■ PASSAGE FOR REVIEW ■
Objective tinnitus

Douglas J Lanska MD FAAN MS MSPH (Dr. Lanska of the Great Lakes VA Healthcare System and the University of Wisconsin School of Medicine and Public Health has no relevant financial relationships to disclose.)
Originally released September 17, 2001; last updated January 30, 2017; expires January 30, 2020

Overview

The author explains the clinical presentation, pathophysiology, diagnostic workup, and management of objective tinnitus. Objective tinnitus is a perceived sensation of sound that occurs in the absence of external acoustic stimulation, but can also be heard by the examiner (eg, by placing a stethoscope over the patient's external auditory canal). Objective tinnitus is much less common than subjective tinnitus, but it often has an identifiable cause and may be curable, whereas subjective tinnitus is often idiopathic and is seldom curable.

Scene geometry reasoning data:

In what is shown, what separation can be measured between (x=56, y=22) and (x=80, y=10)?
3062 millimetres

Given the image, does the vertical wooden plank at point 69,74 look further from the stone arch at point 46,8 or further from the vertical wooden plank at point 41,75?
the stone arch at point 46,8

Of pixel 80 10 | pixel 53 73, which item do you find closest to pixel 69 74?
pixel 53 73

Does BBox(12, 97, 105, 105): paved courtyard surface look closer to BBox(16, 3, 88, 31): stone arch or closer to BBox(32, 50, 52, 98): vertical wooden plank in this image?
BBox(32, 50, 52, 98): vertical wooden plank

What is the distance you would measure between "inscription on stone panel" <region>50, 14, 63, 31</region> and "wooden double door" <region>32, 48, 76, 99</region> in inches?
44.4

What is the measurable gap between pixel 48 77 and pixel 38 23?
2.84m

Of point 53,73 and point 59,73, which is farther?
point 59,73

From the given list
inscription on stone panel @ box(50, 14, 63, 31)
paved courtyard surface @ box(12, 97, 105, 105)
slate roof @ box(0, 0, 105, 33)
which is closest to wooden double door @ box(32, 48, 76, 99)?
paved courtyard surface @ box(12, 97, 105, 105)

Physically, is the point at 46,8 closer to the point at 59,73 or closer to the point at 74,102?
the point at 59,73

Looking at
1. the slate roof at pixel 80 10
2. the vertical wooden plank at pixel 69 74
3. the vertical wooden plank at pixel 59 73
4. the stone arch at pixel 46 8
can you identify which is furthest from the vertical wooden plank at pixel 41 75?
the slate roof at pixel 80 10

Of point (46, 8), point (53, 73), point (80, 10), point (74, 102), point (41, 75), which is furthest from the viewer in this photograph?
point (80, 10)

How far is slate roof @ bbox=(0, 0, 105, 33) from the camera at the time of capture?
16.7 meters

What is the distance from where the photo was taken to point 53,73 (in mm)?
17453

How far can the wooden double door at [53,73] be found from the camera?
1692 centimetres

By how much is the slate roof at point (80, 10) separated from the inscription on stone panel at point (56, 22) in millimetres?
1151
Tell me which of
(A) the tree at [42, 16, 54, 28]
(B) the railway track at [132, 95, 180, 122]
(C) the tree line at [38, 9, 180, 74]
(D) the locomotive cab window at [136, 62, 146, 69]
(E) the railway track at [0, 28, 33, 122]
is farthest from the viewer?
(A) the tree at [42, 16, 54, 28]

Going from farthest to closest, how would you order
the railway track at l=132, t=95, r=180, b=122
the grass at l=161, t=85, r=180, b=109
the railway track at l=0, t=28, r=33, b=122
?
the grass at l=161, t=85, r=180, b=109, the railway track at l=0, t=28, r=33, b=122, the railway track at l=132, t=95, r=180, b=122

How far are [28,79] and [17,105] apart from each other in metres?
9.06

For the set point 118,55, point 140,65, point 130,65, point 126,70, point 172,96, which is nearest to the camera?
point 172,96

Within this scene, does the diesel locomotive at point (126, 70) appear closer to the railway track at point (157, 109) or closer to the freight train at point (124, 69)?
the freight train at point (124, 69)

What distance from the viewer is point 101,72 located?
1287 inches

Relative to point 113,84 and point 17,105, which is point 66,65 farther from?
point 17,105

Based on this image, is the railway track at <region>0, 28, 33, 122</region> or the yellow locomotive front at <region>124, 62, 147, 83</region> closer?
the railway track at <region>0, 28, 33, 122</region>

■ TASK TO CARRY OUT ■
Write a continuation of the overview on objective tinnitus, starting after its last sentence. Nothing in the listing is required here.

■ EXERCISE OUTPUT ■
Key points

 

• Objective tinnitus is a perceived sensation of sound that occurs in the absence of external acoustic stimulation but that can be also be heard by the examiner (eg, by placing a stethoscope over the patient's external auditory canal).

 

• Objective tinnitus can occur either from perception of an abnormal somatosound or abnormal perception of a normal somatosound.

 

• Objective tinnitus is much less common than subjective tinnitus, but it often has an identifiable cause and may be curable, whereas subjective tinnitus is often idiopathic and is seldom curable.

 

• Tinnitus is frequently associated with depression (in up to half of patients) as well as anxiety and insomnia.

 

• Objective tinnitus may be associated with a variety of vascular noises arising from the internal jugular vein or jugular bulb, arteriovenous malformations or fistulas, cavernous hemangiomas, aneurysms, vascular stenoses (particularly of the carotid arteries), vascular tumors, and intracranial hypertension.

 

• The cervical venous hum is a common but innocuous murmur that can be heard in the anterior neck and sometimes upper chest and that is often mistaken for more sinister sounds. A venous hum is caused by turbulence (ie, disruption of the otherwise smooth laminar flow into turbulent eddies) in the internal jugular vein, which causes the vessel walls to vibrate. This is precipitated or accentuated with turning the head away from the auscultated side.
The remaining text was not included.